Centenarians’ DNA may hold longevity clues
NEW YORK – George Eberhardt turned 107 last month, and scientists would love to know how he and other older folks like him made it that far. So he’s going to hand over some of his DNA.
He’s one of 100 centenarians taking part in a project announced Wednesday that will examine some of the oldest people with one of the newest scientific tools: whole-genome sequencing, the deciphering of a person’s complete collection of DNA.
Scientists think DNA from very old healthy people could offer clues to how they’ve lived so long. And that could one day lead to medicines to help the rest of us stay disease-free longer.
If you hope to reach, say, 105, “it’s very hard to get there without some genetic advantages,” says Dr. Thomas Perls, a geriatrics expert at Boston University.

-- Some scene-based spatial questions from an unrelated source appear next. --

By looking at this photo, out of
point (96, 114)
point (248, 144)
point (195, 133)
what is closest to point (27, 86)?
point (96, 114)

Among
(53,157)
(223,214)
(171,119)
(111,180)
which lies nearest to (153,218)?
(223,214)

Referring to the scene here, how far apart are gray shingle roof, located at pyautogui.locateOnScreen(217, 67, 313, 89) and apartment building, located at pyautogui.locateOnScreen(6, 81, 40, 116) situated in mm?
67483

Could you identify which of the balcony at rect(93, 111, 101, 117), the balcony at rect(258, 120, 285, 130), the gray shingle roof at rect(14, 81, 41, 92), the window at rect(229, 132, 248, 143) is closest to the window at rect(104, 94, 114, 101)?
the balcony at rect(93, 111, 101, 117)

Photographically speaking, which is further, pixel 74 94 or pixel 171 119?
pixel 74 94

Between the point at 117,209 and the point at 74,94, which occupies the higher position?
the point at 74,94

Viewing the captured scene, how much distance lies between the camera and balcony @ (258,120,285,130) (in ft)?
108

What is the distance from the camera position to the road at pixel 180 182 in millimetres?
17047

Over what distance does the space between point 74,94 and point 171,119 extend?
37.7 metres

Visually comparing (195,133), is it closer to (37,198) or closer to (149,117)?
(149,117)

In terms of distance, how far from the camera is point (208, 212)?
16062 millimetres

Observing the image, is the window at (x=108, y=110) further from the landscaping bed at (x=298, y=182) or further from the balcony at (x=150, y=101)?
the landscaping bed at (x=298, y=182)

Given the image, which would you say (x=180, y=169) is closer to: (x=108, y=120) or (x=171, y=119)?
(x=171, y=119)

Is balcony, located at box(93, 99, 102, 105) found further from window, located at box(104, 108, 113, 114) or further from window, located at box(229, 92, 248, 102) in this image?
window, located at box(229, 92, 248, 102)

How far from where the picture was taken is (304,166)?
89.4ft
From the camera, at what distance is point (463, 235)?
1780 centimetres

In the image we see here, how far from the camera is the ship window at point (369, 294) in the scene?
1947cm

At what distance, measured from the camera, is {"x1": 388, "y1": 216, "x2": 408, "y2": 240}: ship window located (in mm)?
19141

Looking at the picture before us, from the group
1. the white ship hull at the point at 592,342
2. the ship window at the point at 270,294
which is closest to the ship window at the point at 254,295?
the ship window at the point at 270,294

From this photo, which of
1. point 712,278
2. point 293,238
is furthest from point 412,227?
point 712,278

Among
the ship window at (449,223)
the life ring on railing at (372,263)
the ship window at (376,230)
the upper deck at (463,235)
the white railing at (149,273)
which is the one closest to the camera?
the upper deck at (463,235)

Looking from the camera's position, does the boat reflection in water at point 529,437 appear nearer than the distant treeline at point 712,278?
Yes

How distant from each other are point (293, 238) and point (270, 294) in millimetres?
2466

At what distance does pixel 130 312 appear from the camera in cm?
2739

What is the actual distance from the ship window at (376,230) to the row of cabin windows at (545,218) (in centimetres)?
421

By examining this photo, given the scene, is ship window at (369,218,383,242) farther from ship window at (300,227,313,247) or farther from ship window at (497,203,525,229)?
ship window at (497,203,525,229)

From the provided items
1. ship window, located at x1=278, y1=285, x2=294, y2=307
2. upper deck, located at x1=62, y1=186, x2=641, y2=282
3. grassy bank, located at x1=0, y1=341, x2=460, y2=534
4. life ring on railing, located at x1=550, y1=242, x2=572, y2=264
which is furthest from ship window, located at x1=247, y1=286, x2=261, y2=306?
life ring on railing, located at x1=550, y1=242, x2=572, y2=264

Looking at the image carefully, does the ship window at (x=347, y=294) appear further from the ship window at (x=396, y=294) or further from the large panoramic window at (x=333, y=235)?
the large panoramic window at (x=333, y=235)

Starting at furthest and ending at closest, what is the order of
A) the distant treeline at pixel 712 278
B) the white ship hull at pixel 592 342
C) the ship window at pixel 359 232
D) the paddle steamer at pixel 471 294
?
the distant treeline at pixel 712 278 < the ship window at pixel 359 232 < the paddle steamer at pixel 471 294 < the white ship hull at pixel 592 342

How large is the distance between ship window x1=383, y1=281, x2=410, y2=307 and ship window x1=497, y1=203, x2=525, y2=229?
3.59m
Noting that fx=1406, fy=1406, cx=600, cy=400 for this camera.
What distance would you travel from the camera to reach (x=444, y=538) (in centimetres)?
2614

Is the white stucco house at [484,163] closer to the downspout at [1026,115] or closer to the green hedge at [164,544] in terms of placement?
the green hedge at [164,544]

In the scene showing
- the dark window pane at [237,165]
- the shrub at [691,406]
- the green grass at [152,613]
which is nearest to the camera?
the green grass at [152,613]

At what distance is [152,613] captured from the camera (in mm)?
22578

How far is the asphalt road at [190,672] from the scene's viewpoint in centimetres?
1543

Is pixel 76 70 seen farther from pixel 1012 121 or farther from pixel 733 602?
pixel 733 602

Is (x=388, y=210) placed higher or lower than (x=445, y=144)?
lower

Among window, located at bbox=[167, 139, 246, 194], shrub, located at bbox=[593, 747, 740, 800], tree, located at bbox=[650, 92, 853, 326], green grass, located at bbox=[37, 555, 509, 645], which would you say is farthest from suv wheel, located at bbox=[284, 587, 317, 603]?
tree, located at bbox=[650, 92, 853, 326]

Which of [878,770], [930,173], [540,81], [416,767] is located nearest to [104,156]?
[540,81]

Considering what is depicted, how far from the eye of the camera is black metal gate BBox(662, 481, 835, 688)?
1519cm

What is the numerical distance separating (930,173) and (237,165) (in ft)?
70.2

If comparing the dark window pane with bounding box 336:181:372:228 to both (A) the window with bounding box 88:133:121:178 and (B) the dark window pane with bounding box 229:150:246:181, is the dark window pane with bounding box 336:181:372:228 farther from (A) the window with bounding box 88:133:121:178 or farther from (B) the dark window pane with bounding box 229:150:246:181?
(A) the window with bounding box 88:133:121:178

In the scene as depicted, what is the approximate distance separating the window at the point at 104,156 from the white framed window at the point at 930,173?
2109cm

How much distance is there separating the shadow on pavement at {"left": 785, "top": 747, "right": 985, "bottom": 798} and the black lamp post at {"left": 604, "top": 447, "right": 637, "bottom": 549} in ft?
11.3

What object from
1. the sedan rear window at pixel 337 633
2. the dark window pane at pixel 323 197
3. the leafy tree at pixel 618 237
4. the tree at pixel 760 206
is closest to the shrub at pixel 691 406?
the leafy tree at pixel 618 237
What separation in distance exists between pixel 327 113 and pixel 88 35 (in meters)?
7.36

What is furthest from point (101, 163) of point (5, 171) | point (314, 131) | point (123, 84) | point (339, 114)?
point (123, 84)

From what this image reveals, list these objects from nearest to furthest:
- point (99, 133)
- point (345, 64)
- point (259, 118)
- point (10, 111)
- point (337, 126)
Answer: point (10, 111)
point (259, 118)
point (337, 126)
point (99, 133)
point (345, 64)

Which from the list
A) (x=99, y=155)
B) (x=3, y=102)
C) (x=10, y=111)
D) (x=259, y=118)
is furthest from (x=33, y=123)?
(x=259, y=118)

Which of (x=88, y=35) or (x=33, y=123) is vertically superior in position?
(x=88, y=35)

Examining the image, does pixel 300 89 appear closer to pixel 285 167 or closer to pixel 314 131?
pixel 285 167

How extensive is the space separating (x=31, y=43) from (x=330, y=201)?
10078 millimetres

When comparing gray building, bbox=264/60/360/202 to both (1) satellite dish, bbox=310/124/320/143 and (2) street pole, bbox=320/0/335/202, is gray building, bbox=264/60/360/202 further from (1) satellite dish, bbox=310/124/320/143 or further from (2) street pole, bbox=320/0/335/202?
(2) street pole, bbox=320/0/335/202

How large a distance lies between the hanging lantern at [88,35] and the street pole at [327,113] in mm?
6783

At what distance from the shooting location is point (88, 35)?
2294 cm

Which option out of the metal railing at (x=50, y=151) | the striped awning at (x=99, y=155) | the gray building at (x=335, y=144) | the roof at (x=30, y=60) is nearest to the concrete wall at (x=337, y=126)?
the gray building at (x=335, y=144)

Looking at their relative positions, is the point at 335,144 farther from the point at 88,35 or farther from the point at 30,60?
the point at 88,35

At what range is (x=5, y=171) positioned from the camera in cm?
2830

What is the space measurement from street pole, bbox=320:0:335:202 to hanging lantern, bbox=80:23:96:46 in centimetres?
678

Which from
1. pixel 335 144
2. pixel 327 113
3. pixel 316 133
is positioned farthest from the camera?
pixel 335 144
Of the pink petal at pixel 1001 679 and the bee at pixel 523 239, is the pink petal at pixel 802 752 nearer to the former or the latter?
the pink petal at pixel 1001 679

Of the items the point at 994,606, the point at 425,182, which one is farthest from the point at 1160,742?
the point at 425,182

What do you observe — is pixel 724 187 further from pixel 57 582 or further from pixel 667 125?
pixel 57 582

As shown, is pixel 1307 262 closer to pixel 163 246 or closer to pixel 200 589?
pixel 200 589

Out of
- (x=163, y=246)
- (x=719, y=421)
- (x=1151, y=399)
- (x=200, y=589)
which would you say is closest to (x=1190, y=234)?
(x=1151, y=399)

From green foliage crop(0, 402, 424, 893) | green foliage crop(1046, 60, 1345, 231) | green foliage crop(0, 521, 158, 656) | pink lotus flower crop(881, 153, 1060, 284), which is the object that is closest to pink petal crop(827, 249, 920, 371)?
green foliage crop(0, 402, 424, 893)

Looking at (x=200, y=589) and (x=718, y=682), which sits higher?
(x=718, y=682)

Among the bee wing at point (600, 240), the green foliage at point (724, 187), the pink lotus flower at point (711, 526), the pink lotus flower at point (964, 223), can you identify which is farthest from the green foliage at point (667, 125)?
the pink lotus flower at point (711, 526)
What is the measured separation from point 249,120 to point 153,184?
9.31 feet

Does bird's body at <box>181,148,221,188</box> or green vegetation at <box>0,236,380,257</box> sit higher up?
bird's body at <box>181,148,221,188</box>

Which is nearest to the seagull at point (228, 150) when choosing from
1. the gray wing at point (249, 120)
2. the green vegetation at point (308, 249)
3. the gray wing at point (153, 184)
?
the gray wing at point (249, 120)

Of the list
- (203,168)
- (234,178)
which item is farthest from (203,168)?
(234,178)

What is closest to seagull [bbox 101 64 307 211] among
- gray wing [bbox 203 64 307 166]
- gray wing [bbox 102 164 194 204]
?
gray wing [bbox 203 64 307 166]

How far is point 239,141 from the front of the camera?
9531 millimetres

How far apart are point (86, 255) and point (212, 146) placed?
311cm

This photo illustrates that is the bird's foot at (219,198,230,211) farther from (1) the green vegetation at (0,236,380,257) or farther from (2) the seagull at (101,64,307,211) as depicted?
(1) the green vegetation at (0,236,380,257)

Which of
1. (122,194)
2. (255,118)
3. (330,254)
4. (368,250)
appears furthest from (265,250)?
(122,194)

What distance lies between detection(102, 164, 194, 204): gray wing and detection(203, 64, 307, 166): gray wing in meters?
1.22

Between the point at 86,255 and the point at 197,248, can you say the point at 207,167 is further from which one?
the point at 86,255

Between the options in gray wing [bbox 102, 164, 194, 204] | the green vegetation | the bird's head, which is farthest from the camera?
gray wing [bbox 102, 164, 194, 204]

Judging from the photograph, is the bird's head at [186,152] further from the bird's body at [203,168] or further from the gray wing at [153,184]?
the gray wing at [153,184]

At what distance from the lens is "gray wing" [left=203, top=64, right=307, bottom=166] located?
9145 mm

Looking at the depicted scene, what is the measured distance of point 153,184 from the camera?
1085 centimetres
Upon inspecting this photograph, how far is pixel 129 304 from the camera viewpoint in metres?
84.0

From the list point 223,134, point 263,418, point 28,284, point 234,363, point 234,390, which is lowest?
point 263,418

Perls is helping find centenarians for the Archon Genomics X Prize competition. The X Prize Foundation, best known for a spaceflight competition, is offering $10 million in prize money to researchers who decipher the complete DNA code from 100 people older than 100. The contest will be judged on accuracy, completeness and the speed and cost of sequencing.
The contest is the second sequencing project involving the elderly to be announced this month.
Genome pioneer J. Craig Venter says the centenarian project is just a first step in revealing the genetic secrets of a long and healthy life.
“We need 10,000 genomes, not 100, to start to understand the link between genetics, disease and wellness,” said Venter, who is co-chairing the X Prize contest.
Eberhardt, of Chester, N.J., played and taught tennis until he was 94. He said he’s participating in the X Prize project because he’s interested in science and technology.